3. Iterative Eligibility Gate

Purpose: Validate a single model meets eligibility thresholds (≥97% structural, ≥90% subjective) across all 7 dimensions via graduated volume tiers, catching failures early before committing full pipeline cost.

Prerequisites:

  • Supabase credentials (SUPABASE_URL, SUPABASE_SERVICE_ROLE_KEY, SUPABASE_ANON_KEY)
  • API key for the target model (see Available Models for env var names)
  • Active database with seeded topic_categories and fact_record_schemas
  • Light Model Adapter Smoke Test passing for the target model

Cost / Duration: ~$1-3 (fast pass at T1) to ~$5-15 (all three tiers) | 3-30 minutes

Tier Design

Tier--limitThresholdEst.
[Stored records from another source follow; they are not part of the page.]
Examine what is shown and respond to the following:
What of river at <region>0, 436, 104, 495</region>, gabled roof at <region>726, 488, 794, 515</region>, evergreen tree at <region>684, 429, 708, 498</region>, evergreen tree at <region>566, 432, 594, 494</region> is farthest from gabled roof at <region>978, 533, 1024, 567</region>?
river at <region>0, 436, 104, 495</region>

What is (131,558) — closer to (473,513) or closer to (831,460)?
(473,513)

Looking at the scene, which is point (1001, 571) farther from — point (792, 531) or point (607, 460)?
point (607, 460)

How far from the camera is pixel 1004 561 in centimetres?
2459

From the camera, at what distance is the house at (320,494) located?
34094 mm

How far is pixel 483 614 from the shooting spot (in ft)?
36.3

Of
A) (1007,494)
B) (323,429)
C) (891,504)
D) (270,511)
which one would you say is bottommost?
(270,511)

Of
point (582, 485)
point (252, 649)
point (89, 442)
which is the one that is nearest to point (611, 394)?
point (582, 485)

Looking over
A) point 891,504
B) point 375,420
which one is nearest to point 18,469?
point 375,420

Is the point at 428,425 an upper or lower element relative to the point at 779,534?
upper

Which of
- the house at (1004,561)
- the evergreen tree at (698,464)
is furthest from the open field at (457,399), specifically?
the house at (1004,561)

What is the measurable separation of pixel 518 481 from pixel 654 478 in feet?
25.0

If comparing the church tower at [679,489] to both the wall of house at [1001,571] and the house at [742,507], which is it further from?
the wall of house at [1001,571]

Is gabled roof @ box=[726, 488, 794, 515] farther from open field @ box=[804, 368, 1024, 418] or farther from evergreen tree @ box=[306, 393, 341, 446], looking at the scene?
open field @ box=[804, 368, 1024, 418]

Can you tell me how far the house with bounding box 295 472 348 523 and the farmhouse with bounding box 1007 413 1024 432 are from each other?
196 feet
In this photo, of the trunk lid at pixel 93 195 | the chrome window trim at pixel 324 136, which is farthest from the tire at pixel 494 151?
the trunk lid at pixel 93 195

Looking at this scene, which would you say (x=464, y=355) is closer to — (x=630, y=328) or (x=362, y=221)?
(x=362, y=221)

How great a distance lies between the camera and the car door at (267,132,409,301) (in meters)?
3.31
CostRationale
T1 Canary10≥90%~$1-3Small N makes 97% brittle; 90% catches gross failures
T2 Coverage25≥95%~$3-8Full entity coverage (≥1/entity); tighter threshold
T3 Production Gate50≥97%/90%~$5-15Production threshold (97% structural, 90% subjective); statistically meaningful N

Each tier runs in its own --output-dir for isolated data. If a tier fails its threshold, abort immediately — do not proceed to the next tier.

Prompt

Run a graduated eligibility gate for a specific model.

Pick a model from the available models list (see index).
Common choices: gpt-5.4-nano, gemini-2.5-flash, deepseek-chat, mistral-small-latest

### Tier 1 — Canary (--limit 10, threshold ≥90%)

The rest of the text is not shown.